-- Selected passage --
########################################

Libbey Inc. (NYSE Amex: LBY) announced today that sales for the first quarter of 2010 were $173.9 million, compared to $157.9 million in the first quarter of 2009, an improvement of 10.2 percent.  Libbey reported net income of $55.4 million, or $2.76 per diluted share, for the first quarter ended March 31, 2010, compared to a net loss of $27.9 million, or $1.89 per diluted share, in the prior-year quarter.  Excluding special items of $56.4 million, Libbey had a net loss of $1.0 million (see Table 1) and diluted loss per share of $0.05 for the first quarter of 2010.  The special items in the first quarter of 2010 included a gain of $70.2 million, which represented the difference between the carrying value and the face value of the Payment in Kind (PIK) notes which were redeemed in February 2010.  This gain was partially offset by the write-off of $13.4 million of unamortized fees and discounts on the refinanced floating rate senior notes and ABL credit facility and call premium payments.

First Quarter Results

For the quarter-ended March 31, 2010, sales were $173.9 million, compared to $157.9 million in the year-ago quarter.  Sales in the North American Glass segment were $120.6 million, an increase of 10.9 percent, compared to $108.7 million in the first quarter of 2009 (see Table 4).  Primary contributors to the increased sales included a 32.2 percent increase in sales of Crisa products and a 12.8 percent increase in sales to U.S. and Canadian retail customers, compared to the prior-year quarter.  Sales to U.S. and Canadian foodservice glassware customers decreased approximately 4.5 percent, partially attributable to the impact of severe winter weather in January and February.  North American Other sales were $19.6 million, compared to $21.4 million in the prior-year quarter, as shipments of Syracuse China products were off 33.4 percent, primarily due to the closure of the Syracuse China facility in April 2009 and the decision to reduce the Syracuse China product offering.  Sales of Traex products were lower by 5.6 percent versus the prior year.  Sales to World Tableware customers increased 8.1 percent during the quarter.  International segment sales increased 25.7 percent to $36.3 million, compared to $28.9 million in the year-ago quarter.  The increase in International sales was led by a 56.2 percent increase in sales at Libbey China, a 23.4 percent increase in sales to Royal Leerdam customers and a 16.1 percent sales growth at Crisal in Portugal.

The Company reported income from operations of $10.8 million during the quarter, compared to a loss from operations of $12.1 million in the year-ago quarter.  Income from operations, excluding special items (see Table 1), was $11.1 million in the first quarter of 2010, compared to a loss from operations of $7.3 million during the first quarter of 2009.  Factors contributing to the income from operations improvement (both including and excluding special items) were higher sales and higher capacity utilization, partially offset by higher selling, general and administrative expenses.

########################################

-- Data below --
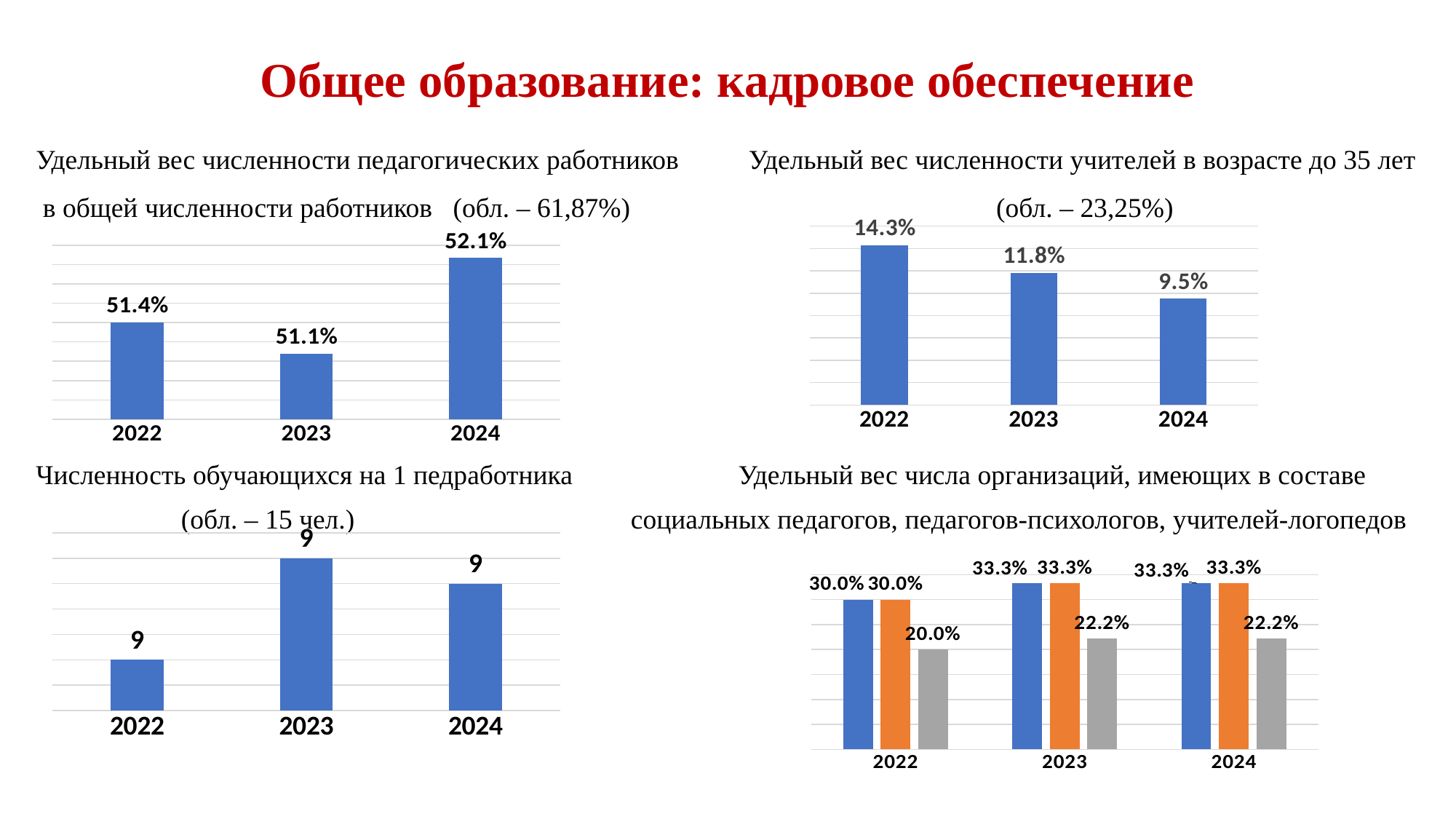
In the top-right chart (share of teachers under 35), do the values rise or fall from 2022 to 2024? fall In the top-right chart (share of teachers under 35), which is larger, the value for 2023 or 2024? 2023 In the top-right chart (share of teachers under 35), what is the difference between the 2022 and 2024 values? 4.8% In the bottom-right chart (share of organisations with social pedagogues, psychologists, speech therapists), what is the value of the grey bar for 2023? 22.2% In the top-left chart (share of pedagogical workers in total workforce), what is the difference between the 2024 and 2023 values? 1.0% What type of chart is the top-left chart (share of pedagogical workers in total workforce)? bar chart In the bottom-right chart (share of organisations with social pedagogues, psychologists, speech therapists), how many bars are shown for each year? 3 In the top-left chart (share of pedagogical workers in total workforce), which year has the lowest value? 2023 In the top-left chart (share of pedagogical workers in total workforce), what is the value for 2024? 52.1% In the top-right chart (share of teachers under 35), what is the value for 2022? 14.3% How many years are shown on the x axis of the bottom-left chart (number of students per pedagogical worker)? 3 In the bottom-left chart (number of students per pedagogical worker), what is the value for 2023? 9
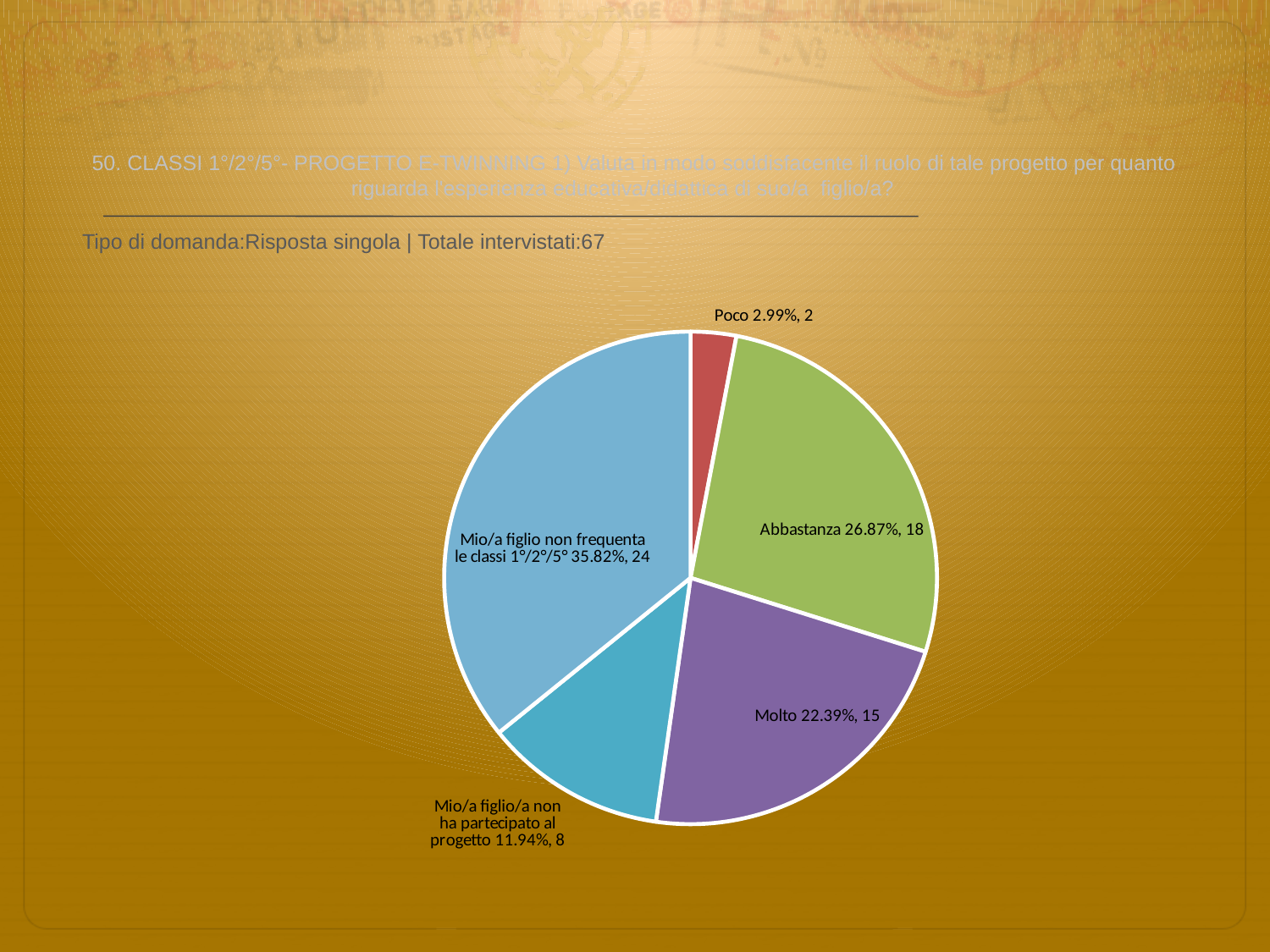
What kind of chart is shown on the slide? pie chart What percentage share does the 'Mio/a figlio/a non ha partecipato al progetto' slice have? 11.94% How many slices does the pie chart have? 5 What colour is the 'Abbastanza' slice? green What is the difference in count between 'Abbastanza' and 'Molto'? 3 Which has a larger share: 'Molto' or 'Mio/a figlio/a non ha partecipato al progetto'? Molto Which category has the largest slice of the pie? Mio/a figlio non frequenta le classi 1°/2°/5° How many respondents answered 'Abbastanza'? 18 What is the total number of respondents stated on the slide? 67 What is the count for the 'Poco' slice? 2 What percentage share does the 'Molto' slice have? 22.39% Which category has the smallest slice of the pie? Poco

########################################

-- Exercises --
1. Name each business segment mentioned in the Libbey first-quarter report, along with its sales for the first quarter of 2010.
2. Reproduce everything in the Libbey first-quarter report from "The Company reported" down to "and administrative expenses.".
The lines come from a source separate from the text.

-- Your written answers --
1.
- North American Glass: $120.6 million
- North American Other: $19.6 million
- International: $36.3 million

2.
The Company reported income from operations of $10.8 million during the quarter, compared to a loss from operations of $12.1 million in the year-ago quarter.  Income from operations, excluding special items (see Table 1), was $11.1 million in the first quarter of 2010, compared to a loss from operations of $7.3 million during the first quarter of 2009.  Factors contributing to the income from operations improvement (both including and excluding special items) were higher sales and higher capacity utilization, partially offset by higher selling, general and administrative expenses.